BEGIN

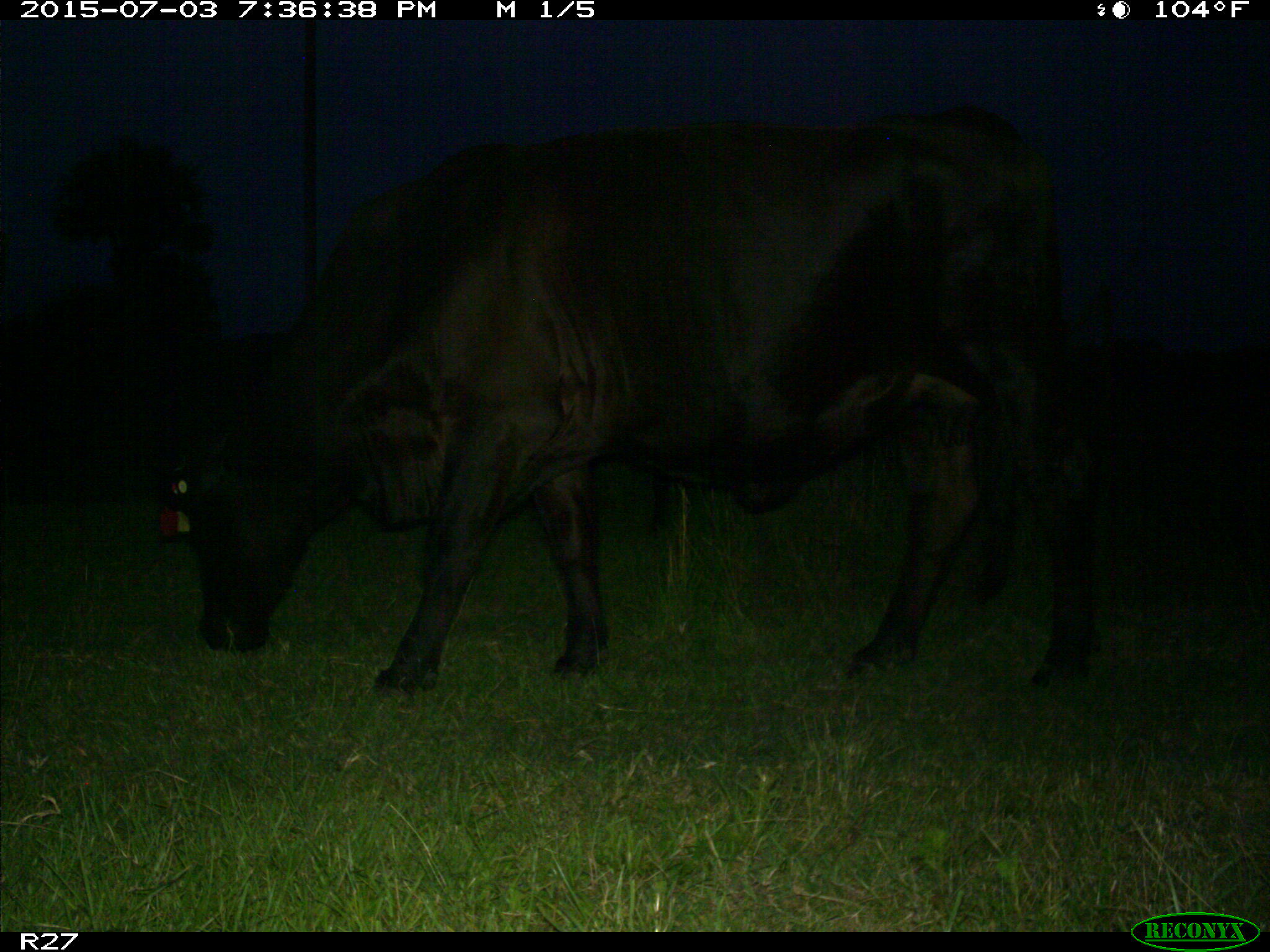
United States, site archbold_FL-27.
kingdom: Animalia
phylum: Chordata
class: Mammalia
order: Artiodactyla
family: Bovidae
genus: Bos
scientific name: Bos taurus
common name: domestic cow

END

▶ _BRIEF_
Repeat, without changes, every line from the one that contains "kingdom: Animalia" through the final line of the data.

▶ _RESULT_
kingdom: Animalia
phylum: Chordata
class: Mammalia
order: Artiodactyla
family: Bovidae
genus: Bos
scientific name: Bos taurus
common name: domestic cow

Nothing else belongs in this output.